A common metric mentioned in all kinds of Progressive Delivery examples is the number of request errors. The idea is that HTTP status codes tell us whether or not something is working correctly. While that is a helpful metric, it’s far from ideal to use as your baseline. For example, it won’t tell you whether the error codes were implemented correctly. A service could be happily sending status 200 while everything is on fire, if error handling wasn’t properly implemented. More importantly, it won’t tell you what your users are experiencing.
It’s more useful to monitor business metrics, such as transactions completed, orders processed, or whichever service you provide to your end users. If for those 10% of users there’s an unusual drop in the number of transactions, chances are there’s a problem.

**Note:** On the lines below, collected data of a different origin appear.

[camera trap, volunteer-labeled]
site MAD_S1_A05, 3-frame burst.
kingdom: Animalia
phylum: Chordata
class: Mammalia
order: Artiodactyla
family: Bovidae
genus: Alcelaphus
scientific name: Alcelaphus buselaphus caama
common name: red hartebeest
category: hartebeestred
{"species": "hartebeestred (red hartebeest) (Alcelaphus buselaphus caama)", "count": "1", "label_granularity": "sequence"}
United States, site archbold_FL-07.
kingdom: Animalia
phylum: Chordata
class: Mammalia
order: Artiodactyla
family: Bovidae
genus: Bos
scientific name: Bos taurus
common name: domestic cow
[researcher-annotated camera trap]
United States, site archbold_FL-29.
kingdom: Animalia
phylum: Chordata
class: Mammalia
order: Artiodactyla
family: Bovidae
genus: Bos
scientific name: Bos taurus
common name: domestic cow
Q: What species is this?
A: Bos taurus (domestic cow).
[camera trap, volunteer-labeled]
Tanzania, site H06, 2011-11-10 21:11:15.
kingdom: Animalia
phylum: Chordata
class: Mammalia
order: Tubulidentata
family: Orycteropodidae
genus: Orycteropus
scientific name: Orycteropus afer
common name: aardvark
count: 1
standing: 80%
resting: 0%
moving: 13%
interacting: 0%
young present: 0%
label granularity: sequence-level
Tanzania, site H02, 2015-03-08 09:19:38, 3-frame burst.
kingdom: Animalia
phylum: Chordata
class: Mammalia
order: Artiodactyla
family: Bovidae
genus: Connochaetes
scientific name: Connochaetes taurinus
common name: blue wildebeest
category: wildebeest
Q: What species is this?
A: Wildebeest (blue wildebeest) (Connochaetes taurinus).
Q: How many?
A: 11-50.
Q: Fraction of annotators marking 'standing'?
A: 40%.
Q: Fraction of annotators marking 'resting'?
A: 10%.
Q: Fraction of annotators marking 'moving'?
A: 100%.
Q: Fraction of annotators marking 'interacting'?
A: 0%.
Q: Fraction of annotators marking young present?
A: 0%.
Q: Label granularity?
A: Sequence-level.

It’s tempting to think of Progressive Delivery as a way to skip automated testing. A small part of your end user traffic will now act as your tests, right?
Yes and no.
If you’re monitoring the right things, as described above, those users will give you feedback about whether your changes themselves work, and whether they broke anything else. Provided they are actually using those features at that specific time. Or in case of load testing, there’s currently a high amount of traffic. But what if you’re releasing multiple times a day? You don’t want to be reliant on whether your end users feel like helping you out. Therefore, you still want to invest some time into automated tests that run in production, in addition to monitoring.
This will also help in moving towards fully automated Progressive Delivery. When you’ve released the app to 10% of your users, you’re monitoring no major errors, and your automated tests succeed, there’s no reason not to scale to 100% automatically.